== SHORT PROBLEM A ==
Reproduce the lines of the entries below, starting at the line that contains "Write the ABC notation for this score." and ending at the line that contains "D F E E a b2", with both of those lines included.

== ARTICLE ==

↓↓↓

In Judges there is a great picture which may well have been in John's mind, The enemies of God shall perish, "but thy friends be like the sun as he rises in his might" (Judges 5:31). If that is true of them that love God, how much truer it must be of God's beloved Son. Swete sees something even lovelier here, nothing less than a memory of the Transfiguration. On that occasion Jesus was transfigured before Peter, James and John, "and his face shone like the sun" (Matthew 17:2). No one who had seen that sight could ever forget the glow and if the writer of this book is that same John perhaps he saw again on the face of the Risen Christ the glory he had glimpsed on the Mount of Transfiguration.

When I saw him, I fell at his feet like a dead man.

This was the experience of Ezekiel when God spoke to him (Ezekiel 1:28; Ezekiel 3:23; Ezekiel 43:3). But surely we can find again a memory of the Gospel story. On that day in Galilee when there was the great catch of fish and Peter glimpsed who Jesus was, he fell down at his knees, conscious only that he was a sinful man (Luke 5:1-11). To the end of the day there can be nothing but reverence in the presence of the holiness and the glory of the Risen Christ.

Stop being afraid.

↑↑↑

== SHORT PROBLEM B ==
Say whether each statement agrees with the commentary on the Risen Christ above, answering yes or no and quoting the deciding words of the commentary: (i) Swete is said to see in it a memory of the Transfiguration. (ii) At the Transfiguration, Jesus was transfigured before Peter, Andrew and John. (iii) After the great catch of fish, Peter fell down at Jesus's knees.

== DATASET ROWS ==
↓↓↓

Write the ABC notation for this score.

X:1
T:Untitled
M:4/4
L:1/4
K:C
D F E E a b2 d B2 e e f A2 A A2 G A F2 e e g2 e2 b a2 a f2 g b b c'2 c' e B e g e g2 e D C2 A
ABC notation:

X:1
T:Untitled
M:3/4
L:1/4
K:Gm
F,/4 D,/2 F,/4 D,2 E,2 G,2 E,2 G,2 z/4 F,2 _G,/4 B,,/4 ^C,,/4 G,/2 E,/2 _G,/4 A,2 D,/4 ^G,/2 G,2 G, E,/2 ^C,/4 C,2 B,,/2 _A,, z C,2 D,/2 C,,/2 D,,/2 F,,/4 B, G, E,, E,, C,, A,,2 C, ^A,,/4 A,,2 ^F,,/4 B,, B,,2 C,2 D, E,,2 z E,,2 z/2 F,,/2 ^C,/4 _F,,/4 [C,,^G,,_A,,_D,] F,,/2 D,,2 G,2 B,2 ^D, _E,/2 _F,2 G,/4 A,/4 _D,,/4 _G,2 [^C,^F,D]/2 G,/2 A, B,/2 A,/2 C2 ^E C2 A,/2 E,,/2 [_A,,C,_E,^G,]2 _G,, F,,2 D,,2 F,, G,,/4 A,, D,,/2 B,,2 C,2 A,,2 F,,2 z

↑↑↑
↓↓↓

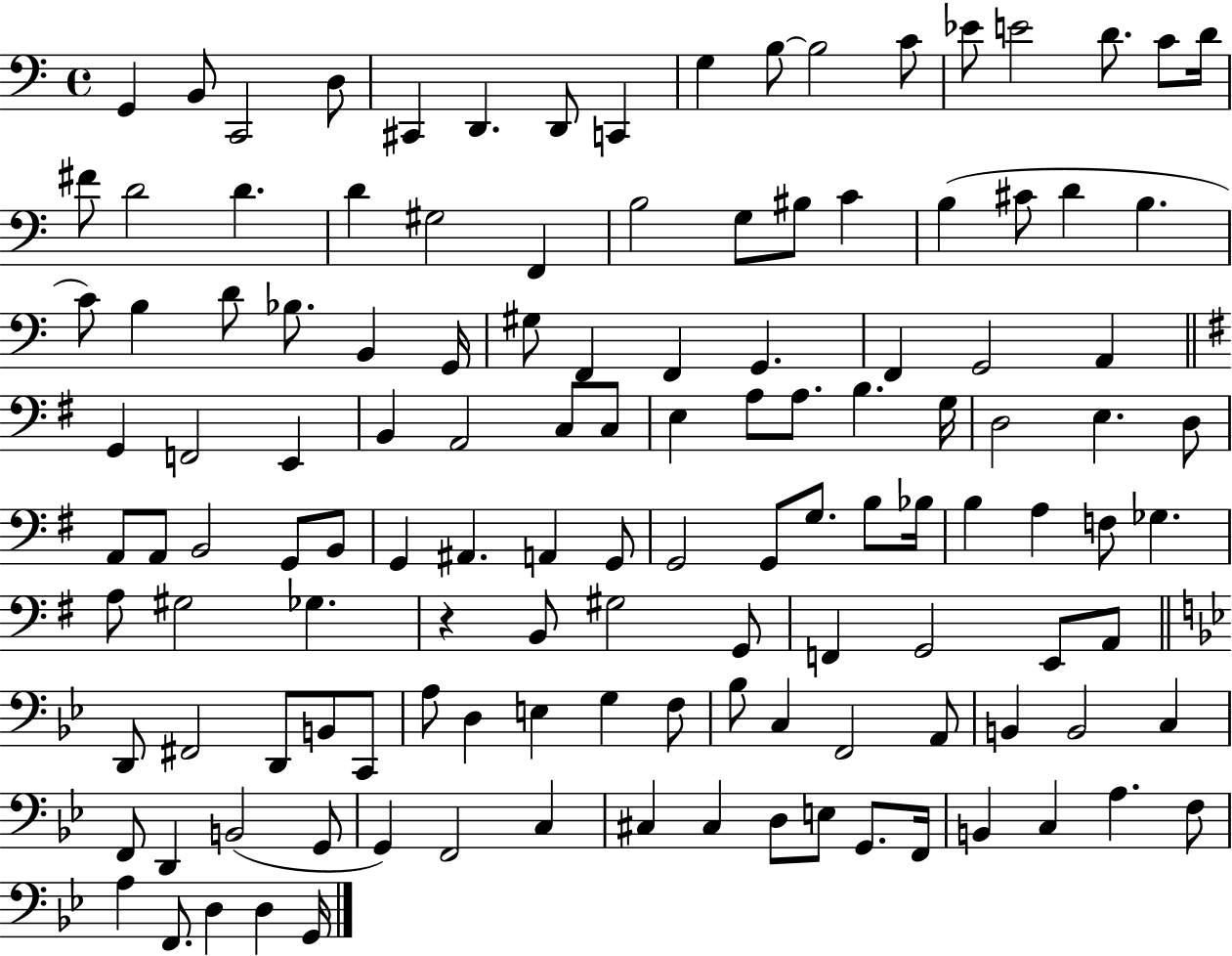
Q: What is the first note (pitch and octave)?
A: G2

↑↑↑
↓↓↓

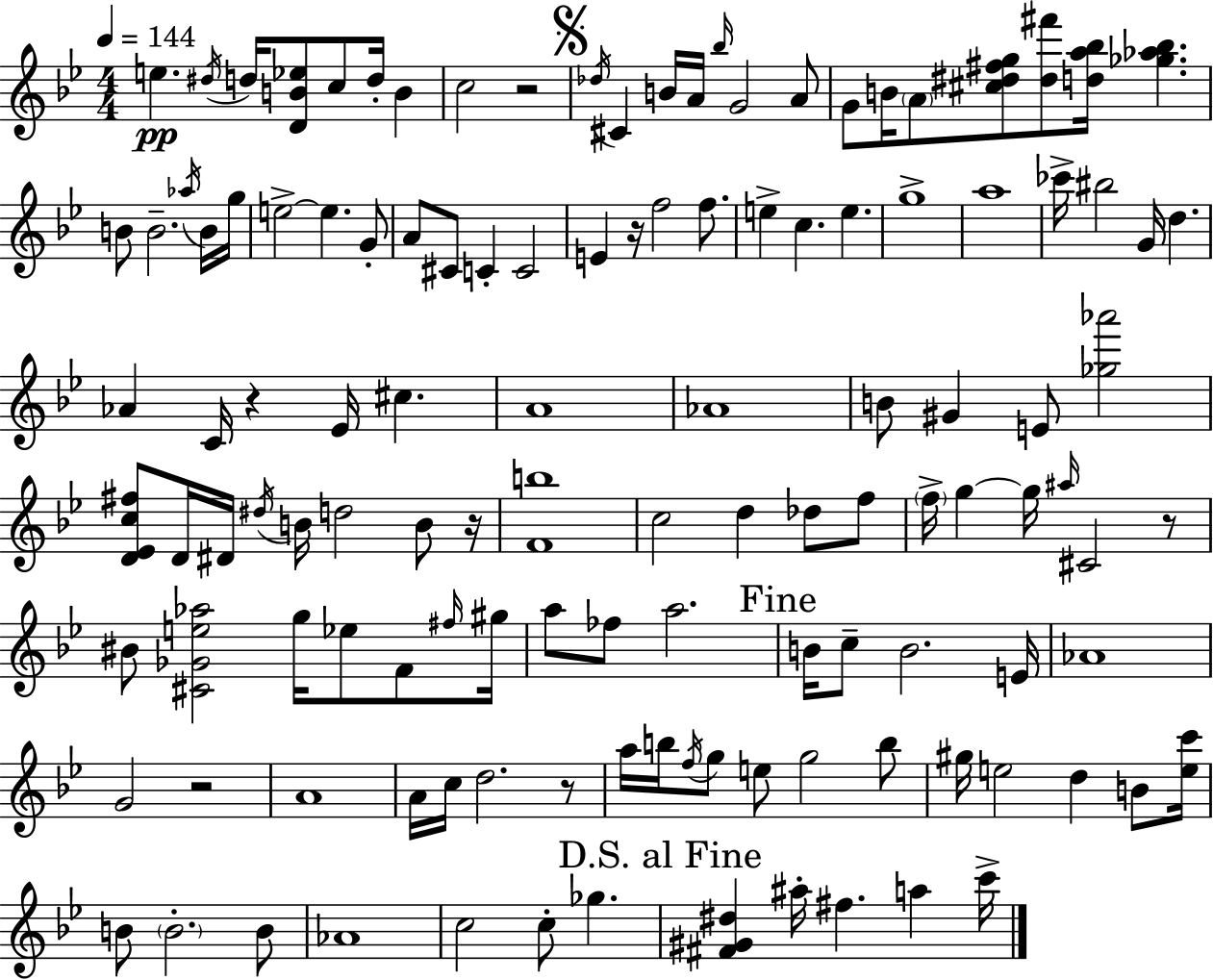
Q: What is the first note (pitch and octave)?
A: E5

↑↑↑

== TASK ANSWER A ==
Write the ABC notation for this score.

X:1
T:Untitled
M:4/4
L:1/4
K:C
D F E E a b2 d B2 e e f A2 A A2 G A F2 e e g2 e2 b a2 a f2 g b b c'2 c' e B e g e g2 e D C2 A

== TASK ANSWER B ==
(i) Yes: "Swete sees something even lovelier here, nothing less than a memory of the Transfiguration."
(ii) No: "Jesus was transfigured before Peter, James and John"
(iii) Yes: "he fell down at his knees, conscious only that he was a sinful man"